__Written request__
Go on with the text about getting an iPhone, picking up after its final sentence.

__Page extract__

========

Got an iPhone

Yep, just like 1 million other people I got an iphone the monday after they came out.

I was 100% sure about getting one by mid July.

There is already a lot of commentary, I’ll give you my 2 week take on the device. First, a little background. I worked at Danger Research back in 2000/2001. I sat in on the meetings. I learned a lot about what it takes to get a device out into the market. Some of the Danger team has been at Google and they, I suspect have been working on the fabled Google phone.

Apple won. They have blown everybody away.

This was a big jump for Apple. The cellphone part of this has lots of pitfalls. They nailed it.

  • It works really well.
  • No other phone has an interface this good.
  • No other phone has a web browser this good.

Overall, this is hands down the best phone I’ve ever had. I use the phone, contacts, ipod, and the browser heavily.

========

[Collected data entries]
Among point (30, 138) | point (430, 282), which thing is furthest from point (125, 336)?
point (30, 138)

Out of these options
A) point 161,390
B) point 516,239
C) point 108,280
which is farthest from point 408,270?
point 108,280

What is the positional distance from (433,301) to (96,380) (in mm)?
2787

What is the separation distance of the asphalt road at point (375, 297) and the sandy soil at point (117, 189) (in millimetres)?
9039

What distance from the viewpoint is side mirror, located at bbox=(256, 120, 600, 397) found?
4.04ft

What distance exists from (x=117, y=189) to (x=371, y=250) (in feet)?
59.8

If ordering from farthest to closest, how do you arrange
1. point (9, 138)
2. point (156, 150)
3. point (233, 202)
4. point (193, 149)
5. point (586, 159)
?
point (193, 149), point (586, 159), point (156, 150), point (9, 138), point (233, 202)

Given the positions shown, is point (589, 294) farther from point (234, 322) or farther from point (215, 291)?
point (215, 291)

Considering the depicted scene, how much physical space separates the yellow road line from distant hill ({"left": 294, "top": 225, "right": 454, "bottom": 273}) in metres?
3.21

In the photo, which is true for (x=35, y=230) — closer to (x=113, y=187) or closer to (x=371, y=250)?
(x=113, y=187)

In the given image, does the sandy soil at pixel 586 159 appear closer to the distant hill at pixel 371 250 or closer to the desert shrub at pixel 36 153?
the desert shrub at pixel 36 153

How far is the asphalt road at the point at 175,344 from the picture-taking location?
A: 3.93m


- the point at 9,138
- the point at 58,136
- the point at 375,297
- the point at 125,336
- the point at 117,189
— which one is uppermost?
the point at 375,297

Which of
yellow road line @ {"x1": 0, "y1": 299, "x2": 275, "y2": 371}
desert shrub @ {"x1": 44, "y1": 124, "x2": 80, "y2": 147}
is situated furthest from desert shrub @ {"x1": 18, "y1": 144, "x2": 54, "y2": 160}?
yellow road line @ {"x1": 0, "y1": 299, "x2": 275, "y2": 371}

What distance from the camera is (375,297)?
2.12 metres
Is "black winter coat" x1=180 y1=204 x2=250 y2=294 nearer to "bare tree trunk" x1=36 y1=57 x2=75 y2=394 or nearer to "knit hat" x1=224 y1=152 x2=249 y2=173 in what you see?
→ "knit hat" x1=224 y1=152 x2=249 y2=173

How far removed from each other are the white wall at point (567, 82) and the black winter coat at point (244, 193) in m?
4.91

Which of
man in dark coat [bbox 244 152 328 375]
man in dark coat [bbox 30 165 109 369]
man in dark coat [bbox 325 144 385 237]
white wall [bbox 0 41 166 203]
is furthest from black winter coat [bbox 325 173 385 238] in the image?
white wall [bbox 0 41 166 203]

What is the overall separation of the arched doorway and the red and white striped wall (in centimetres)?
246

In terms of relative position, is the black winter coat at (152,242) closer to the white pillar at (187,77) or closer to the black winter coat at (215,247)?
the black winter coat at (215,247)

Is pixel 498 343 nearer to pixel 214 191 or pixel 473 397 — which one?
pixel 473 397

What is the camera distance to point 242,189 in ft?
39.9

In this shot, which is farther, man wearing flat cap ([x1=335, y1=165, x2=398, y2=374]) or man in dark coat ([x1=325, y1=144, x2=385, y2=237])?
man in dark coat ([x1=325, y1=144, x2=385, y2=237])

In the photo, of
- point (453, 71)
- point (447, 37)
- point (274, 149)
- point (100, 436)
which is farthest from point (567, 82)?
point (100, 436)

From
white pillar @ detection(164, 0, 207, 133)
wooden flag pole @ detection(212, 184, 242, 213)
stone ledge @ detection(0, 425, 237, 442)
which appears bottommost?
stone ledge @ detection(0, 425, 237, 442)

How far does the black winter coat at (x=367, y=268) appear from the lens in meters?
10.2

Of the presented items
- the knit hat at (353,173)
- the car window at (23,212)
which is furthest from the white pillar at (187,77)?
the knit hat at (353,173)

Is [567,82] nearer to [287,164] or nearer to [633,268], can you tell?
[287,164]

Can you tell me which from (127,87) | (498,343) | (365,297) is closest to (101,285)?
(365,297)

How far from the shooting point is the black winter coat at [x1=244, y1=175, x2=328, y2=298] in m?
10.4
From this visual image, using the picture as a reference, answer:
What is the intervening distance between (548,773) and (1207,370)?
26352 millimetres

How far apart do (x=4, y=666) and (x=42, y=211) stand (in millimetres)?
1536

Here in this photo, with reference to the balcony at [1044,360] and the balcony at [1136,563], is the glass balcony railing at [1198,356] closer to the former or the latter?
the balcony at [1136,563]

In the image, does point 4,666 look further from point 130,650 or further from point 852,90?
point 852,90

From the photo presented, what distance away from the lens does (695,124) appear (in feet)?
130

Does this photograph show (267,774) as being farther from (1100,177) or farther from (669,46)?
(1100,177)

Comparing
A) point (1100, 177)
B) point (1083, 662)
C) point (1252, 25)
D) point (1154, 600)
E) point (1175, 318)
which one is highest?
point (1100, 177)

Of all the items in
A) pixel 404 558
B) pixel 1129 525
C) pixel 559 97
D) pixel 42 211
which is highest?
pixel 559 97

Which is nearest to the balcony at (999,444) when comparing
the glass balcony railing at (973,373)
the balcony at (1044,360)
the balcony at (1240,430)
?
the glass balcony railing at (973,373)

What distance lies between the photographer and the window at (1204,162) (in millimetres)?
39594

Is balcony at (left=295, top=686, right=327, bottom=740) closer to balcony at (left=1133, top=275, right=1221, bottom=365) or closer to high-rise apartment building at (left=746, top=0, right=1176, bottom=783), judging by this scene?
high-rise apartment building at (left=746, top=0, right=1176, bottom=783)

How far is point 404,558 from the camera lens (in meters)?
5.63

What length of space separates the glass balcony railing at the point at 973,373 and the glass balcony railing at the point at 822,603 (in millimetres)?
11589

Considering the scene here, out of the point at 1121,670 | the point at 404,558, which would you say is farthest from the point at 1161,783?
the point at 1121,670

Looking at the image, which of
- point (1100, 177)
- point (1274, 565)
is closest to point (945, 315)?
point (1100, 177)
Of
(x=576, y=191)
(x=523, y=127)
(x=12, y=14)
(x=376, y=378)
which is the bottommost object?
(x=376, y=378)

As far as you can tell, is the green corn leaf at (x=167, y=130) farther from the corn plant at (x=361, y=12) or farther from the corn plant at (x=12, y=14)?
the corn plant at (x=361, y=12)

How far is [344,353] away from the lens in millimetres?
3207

========

__Final answer__
I have a few nits with the Windows side of the house, but I’ll cover that in another post.

Before I finish, here are some key differentiators that I don’t hear about at other sites:

They can upgrade your software with iTunes Sure, you could get a firmware upgrade for a phone at a cellular store, but that isn’t the same. They never expected to do those en-masse. Apple knows that everytime someone syncs, they have opportunity to upgrade. Whatever complaints people have could get addressed in the next update.

Apple gets the crash reports No other phone sent their crashes to the manufacturer. Apple will fix any bugs as they come up. So far any ‘crashes’ that I’ve witnessed were just apps disappearing and reappearing. This wasn’t a blue screen or a deadlock.

There isn’t an ATT portal for the device. This is an internet device. The mobile provider lost this power struggle. They are Apple’s customer. Contrast that with prior devices and the mobile networks.

Everybody thinks 3G is easy and that the carriers have their act together. They don’t. They have tiny data connections to their towers. They are just recently pulling off voice in a consistent manor (no more drops).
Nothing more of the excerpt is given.